Discord split into two channels. Milestones (iteration complete,
self-termination, budget exceeded) go to #status-updates via
DISCORD_STATUS_CHANNEL_ID. Operational noise (missing status file,
verification failures, unexpected actions) goes to #log via
DISCORD_LOG_CHANNEL_ID. Added DISCORD_LOG_CHANNEL_ID to
exports.sh.sample.
Restore-and-continue on agent failure. If the improvement agent
doesn't write a status file (e.g., hit budget cap mid-run) or writes
an unexpected action, the wrapper runs git restore ., sleeps 30
minutes, and continues to the next iteration instead of halting the
loop. Relies on the 30-minute timer for retry.
shellcheck added to Ansible. Added shellcheck to
homebrew_packages in the playbook so it's available on the
workstation for future hook script linting.
Cost gate accuracy. The wrapper's JSONL parsing is a simplified estimate. If the estimate is consistently off by more than 20% vs. the cc-usage MCP's calculation, consider calling Claude Code once just for a cost check (cheap Haiku invocation). What blocks: need to compare estimates during TASK-003 testing.
Status file race condition. The improvement iteration writes the status file, then the wrapper reads it. If Claude Code crashes mid-write, the file may be corrupt. Mitigation: write to a temp file and atomic-rename. What blocks: TASK-005 prompt needs to include atomic write instructions.

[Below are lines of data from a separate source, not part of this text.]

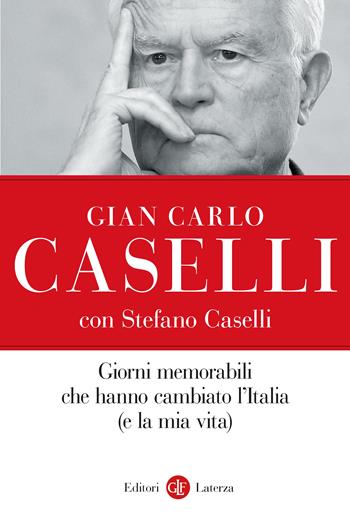 GIAN CARLO
CASELLI
con Stefano Caselli

Giorni memorabili
che hanno cambiato l'Italia
(e la mia vita)

Editori GLF Laterza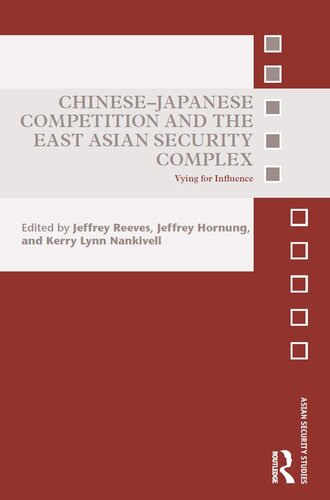 CHINESE–JAPANESE COMPETITION AND THE EAST ASIAN SECURITY COMPLEX

Vying for Influence

Edited by Jeffrey Reeves, Jeffrey Hornung, and Kerry Lynn Nankivell

ASIAN SECURITY STUDIES

ROUTLEDGE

Discord #status-updates channel ID. Kyle created the channel.
The channel ID needs to be added to exports.sh as
DISCORD_STATUS_CHANNEL_ID. What blocks: Kyle provides the ID.
Hook extraction testing. After extracting hooks to standalone
files, need to verify the playbook's src: path resolution works
correctly (relative to playbook location vs. absolute). What
blocks: TASK-001 implementation.
Ansible playbook corruption. The loop edits the playbook and
hook files. A bad edit could break the entire Mac restore process.
Mitigation: ansible-playbook --check before every commit;
adversarial verification tests the change; frequent commits mean
git revert is always available.
Autonomy regression. A security improvement (e.g., blocking a new command pattern in hooks) could break a workflow Claude Code needs. Mitigation: adversarial verification includes an autonomy smoke test (read, write, bash). The prompt explicitly forbids autonomy-reducing changes.
Cost overrun within single iteration. The $150 check happens before each iteration, but a single iteration (improvement + verification) could cost $2-5. If spending is at $148 when the check passes, it could reach $153 by iteration end. Mitigation: Sonnet is cheap; $5 overshoot on a $150 budget is 3% — acceptable.
Diminishing returns. The model may not recognize when improvements become trivial and continue making low-value changes. Mitigation: self-termination in the prompt; Kyle reviews the wiki log and Discord updates; can manually kill the loop.
JSONL log format changes. Claude Code may change its session log format across updates, breaking the cost gate. Mitigation: the cost gate uses a conservative parser that skips unparseable lines; format changes degrade to "unknown cost" which triggers a warning but doesn't block execution.
Lock file stale state. If the wrapper is killed with kill -9
(skipping traps) or the machine loses power, the lock file
persists. Mitigation: PID validation — check if the PID in the
lock file is still running before treating it as locked.